Texto de lectura |
#####

¿Sí conoces al Vagabundo? Es un pobre diablo que deambula por la ciudad y usa un frac viejísimo, deshecho, con sombrero de copa y bastón. Camina raro, con unos zapatos negros enormes de payaso, con los pies hacia afuera como un pingüino; y tiene un bigotito mínimo, justo debajo de la nariz, que confundirías con el de cierto austríaco que dio de qué hablar en el siglo XX.
Desde hace ya un par de generaciones que todos conocemos a Charlot por ósmosis cuasigenética, pero de hecho se sabe muy poco del trabajo real de Charles Chaplin. Su película más famosa hoy en día es The Great Dictator, en la que rompería su silencio de once años (cuando Hollywood producía talkies y él seguía en el cine mudo) para criticar el ascenso del nazismo y fascismo en Europa. Es la más célebre por lo “importante” de haber sido la primera que reprochaba lo que pasaba en el viejo continente, antes de que Estados Unidos y el mundo se dieran cuenta (o decidieran, vaya usted a saber) que Hitler era un monstruo… pero la verdad, no creo que sea su mejor film.

#####

Entradas del conjunto |
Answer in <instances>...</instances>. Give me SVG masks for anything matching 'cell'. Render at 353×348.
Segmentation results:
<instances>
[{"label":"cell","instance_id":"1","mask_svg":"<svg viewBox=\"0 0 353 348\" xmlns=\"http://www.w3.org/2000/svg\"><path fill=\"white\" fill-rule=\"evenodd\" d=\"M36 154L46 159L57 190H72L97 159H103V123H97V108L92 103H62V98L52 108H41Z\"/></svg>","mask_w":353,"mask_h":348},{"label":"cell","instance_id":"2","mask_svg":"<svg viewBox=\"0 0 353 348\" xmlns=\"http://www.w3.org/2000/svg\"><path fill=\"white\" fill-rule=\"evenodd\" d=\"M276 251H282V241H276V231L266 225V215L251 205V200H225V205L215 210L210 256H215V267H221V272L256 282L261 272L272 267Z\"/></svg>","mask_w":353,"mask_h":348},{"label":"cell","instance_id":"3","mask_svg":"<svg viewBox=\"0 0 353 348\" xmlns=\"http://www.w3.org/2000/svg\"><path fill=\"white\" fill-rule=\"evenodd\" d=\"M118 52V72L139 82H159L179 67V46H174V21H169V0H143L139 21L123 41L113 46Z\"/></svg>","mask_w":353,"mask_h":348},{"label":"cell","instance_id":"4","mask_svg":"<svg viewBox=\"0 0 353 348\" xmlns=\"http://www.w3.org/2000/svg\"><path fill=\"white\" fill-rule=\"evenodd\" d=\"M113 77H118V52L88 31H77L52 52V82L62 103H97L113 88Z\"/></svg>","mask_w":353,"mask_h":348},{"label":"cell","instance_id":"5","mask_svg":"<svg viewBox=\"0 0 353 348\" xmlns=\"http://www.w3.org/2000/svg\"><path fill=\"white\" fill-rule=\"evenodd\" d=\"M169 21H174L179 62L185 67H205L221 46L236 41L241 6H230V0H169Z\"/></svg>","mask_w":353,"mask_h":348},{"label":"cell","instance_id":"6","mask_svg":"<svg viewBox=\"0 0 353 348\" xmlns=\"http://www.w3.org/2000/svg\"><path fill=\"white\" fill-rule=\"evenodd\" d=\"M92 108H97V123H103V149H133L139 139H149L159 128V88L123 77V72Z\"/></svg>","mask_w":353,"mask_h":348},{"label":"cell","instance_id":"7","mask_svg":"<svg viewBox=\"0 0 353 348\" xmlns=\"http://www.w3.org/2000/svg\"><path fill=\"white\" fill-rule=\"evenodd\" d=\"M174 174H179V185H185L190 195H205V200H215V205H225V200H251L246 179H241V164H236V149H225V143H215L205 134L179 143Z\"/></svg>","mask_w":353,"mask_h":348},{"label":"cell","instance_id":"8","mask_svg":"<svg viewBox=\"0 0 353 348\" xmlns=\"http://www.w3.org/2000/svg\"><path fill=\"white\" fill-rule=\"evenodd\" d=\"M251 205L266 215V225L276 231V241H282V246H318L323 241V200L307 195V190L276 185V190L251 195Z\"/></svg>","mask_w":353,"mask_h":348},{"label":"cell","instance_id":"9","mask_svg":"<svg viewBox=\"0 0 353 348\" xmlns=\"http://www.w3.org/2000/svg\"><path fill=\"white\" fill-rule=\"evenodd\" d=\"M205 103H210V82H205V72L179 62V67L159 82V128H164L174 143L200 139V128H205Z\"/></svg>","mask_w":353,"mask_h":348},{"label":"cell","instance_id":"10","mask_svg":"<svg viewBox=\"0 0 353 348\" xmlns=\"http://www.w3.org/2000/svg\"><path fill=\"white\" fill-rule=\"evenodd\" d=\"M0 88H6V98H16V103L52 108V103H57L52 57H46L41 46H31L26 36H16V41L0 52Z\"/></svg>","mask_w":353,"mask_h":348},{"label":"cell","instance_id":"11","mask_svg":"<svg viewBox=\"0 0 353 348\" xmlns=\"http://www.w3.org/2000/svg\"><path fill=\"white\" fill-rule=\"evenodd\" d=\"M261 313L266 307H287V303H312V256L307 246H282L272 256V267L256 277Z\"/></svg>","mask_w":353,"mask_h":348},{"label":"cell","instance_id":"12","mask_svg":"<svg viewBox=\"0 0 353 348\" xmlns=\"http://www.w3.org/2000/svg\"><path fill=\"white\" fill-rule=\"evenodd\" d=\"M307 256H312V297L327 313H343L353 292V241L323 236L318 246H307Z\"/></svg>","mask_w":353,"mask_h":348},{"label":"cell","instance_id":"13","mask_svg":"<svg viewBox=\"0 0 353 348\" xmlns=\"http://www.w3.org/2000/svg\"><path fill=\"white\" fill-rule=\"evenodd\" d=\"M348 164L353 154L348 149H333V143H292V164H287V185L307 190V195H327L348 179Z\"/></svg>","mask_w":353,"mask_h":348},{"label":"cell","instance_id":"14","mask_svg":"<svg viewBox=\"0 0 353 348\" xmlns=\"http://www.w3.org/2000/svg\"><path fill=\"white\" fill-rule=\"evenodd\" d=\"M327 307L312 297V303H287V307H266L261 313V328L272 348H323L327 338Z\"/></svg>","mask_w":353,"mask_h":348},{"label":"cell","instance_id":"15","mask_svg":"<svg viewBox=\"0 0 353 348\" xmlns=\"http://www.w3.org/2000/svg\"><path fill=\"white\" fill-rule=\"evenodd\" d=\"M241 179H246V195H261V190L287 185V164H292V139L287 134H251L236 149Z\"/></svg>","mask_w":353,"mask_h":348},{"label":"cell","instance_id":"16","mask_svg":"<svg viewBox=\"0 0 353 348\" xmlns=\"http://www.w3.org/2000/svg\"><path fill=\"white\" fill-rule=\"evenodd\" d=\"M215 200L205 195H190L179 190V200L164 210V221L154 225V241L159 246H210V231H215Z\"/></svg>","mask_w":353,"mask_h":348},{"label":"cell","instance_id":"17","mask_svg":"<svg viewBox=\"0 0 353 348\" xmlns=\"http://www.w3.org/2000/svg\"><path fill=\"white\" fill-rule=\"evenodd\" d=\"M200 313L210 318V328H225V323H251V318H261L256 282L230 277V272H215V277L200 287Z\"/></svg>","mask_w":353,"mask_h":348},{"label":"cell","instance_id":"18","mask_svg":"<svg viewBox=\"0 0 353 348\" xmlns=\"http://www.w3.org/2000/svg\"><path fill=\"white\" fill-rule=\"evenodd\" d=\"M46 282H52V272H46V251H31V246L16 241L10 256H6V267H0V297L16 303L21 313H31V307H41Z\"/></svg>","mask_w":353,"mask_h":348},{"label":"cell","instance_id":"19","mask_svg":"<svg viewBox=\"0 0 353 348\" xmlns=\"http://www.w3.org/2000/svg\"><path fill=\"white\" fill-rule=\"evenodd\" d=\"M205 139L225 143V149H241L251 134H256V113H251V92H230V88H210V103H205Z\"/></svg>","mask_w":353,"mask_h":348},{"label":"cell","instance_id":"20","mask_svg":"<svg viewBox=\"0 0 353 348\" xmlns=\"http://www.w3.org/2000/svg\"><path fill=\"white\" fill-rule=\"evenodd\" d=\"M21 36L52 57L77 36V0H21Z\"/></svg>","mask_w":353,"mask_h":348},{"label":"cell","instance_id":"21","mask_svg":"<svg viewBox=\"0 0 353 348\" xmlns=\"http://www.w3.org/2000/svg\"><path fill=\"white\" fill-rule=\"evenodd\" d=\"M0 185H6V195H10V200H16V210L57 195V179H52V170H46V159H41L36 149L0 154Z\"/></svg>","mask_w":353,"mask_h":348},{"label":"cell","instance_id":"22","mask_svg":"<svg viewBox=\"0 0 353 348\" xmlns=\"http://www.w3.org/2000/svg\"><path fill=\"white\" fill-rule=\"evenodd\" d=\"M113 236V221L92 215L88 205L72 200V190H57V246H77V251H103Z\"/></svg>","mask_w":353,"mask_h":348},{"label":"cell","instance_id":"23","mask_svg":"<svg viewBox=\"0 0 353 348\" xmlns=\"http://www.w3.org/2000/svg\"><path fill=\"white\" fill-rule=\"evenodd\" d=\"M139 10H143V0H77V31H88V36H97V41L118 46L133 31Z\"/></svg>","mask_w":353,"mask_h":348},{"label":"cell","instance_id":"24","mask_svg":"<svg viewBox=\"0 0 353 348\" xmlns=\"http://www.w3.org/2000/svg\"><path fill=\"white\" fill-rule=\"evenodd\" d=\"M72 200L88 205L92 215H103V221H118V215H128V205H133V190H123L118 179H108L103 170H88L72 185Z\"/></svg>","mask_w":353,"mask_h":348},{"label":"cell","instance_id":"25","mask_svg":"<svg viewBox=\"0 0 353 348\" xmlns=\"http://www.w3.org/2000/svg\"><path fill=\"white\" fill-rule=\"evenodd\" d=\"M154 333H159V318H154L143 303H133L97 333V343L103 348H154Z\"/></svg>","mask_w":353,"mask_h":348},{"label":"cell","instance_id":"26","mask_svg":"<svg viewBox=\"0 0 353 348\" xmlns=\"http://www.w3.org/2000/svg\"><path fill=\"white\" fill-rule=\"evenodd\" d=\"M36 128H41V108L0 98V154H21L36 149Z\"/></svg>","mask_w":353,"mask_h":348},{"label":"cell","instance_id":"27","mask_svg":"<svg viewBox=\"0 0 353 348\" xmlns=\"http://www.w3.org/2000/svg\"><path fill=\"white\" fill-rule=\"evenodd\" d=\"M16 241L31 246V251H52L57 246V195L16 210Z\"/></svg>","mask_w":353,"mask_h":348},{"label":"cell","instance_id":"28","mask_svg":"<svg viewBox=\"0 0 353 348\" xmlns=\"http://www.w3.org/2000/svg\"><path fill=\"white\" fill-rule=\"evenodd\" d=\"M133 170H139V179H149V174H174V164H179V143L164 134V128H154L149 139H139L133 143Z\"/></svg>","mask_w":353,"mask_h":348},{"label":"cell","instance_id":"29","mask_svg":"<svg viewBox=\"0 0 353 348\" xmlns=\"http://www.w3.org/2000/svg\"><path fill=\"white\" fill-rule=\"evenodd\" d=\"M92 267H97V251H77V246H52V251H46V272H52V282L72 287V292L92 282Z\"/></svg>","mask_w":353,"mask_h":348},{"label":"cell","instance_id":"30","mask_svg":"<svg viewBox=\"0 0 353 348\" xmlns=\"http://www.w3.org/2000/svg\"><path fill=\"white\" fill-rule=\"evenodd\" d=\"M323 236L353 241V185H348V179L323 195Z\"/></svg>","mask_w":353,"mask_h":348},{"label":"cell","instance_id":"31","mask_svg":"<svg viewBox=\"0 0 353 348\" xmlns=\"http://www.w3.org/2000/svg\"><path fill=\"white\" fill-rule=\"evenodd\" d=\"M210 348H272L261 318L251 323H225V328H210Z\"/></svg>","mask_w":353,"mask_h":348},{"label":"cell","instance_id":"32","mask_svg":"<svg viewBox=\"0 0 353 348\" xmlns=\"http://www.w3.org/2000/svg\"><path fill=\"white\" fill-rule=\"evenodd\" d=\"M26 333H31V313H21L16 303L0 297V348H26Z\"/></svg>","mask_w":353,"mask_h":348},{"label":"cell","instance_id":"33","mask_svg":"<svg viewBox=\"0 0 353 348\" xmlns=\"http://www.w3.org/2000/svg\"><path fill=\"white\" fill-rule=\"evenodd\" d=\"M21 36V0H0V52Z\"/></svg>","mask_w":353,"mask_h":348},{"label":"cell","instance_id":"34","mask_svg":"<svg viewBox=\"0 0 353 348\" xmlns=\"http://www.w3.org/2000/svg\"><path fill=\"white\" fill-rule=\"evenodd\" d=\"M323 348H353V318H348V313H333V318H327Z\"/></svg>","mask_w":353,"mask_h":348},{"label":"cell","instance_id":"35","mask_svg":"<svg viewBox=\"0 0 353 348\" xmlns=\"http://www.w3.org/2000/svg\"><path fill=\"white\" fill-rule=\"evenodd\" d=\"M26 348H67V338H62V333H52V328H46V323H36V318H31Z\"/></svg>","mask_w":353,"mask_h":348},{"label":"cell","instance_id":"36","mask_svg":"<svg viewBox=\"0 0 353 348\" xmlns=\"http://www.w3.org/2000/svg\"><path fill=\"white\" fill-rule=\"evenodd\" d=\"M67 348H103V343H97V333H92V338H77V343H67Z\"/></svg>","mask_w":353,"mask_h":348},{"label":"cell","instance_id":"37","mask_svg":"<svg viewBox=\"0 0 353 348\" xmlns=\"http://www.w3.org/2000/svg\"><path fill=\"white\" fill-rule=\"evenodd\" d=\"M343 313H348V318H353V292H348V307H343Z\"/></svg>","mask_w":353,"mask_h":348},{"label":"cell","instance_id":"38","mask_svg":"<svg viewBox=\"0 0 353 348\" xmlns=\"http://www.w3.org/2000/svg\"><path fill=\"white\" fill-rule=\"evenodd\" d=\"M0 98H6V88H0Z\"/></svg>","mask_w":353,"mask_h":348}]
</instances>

#####

Tarea planteada 1 |
Enumera las prendas y los accesorios que usa el Vagabundo según el texto de lectura.
Tarea planteada 2 |
Según el texto de lectura, ¿cuántos años de silencio rompió Chaplin con The Great Dictator?
Tarea planteada 3 |
Transcribe del texto de lectura el fragmento que empieza con las palabras que contienen "Desde hace ya" y termina con "su mejor film.".

Respuesta 1 |
- Un frac viejísimo y deshecho
- Un sombrero de copa
- Un bastón
- Unos zapatos negros enormes de payaso

Respuesta 2 |
Rompió un silencio de once años.

Respuesta 3 |
Desde hace ya un par de generaciones que todos conocemos a Charlot por ósmosis cuasigenética, pero de hecho se sabe muy poco del trabajo real de Charles Chaplin. Su película más famosa hoy en día es The Great Dictator, en la que rompería su silencio de once años (cuando Hollywood producía talkies y él seguía en el cine mudo) para criticar el ascenso del nazismo y fascismo en Europa. Es la más célebre por lo “importante” de haber sido la primera que reprochaba lo que pasaba en el viejo continente, antes de que Estados Unidos y el mundo se dieran cuenta (o decidieran, vaya usted a saber) que Hitler era un monstruo… pero la verdad, no creo que sea su mejor film.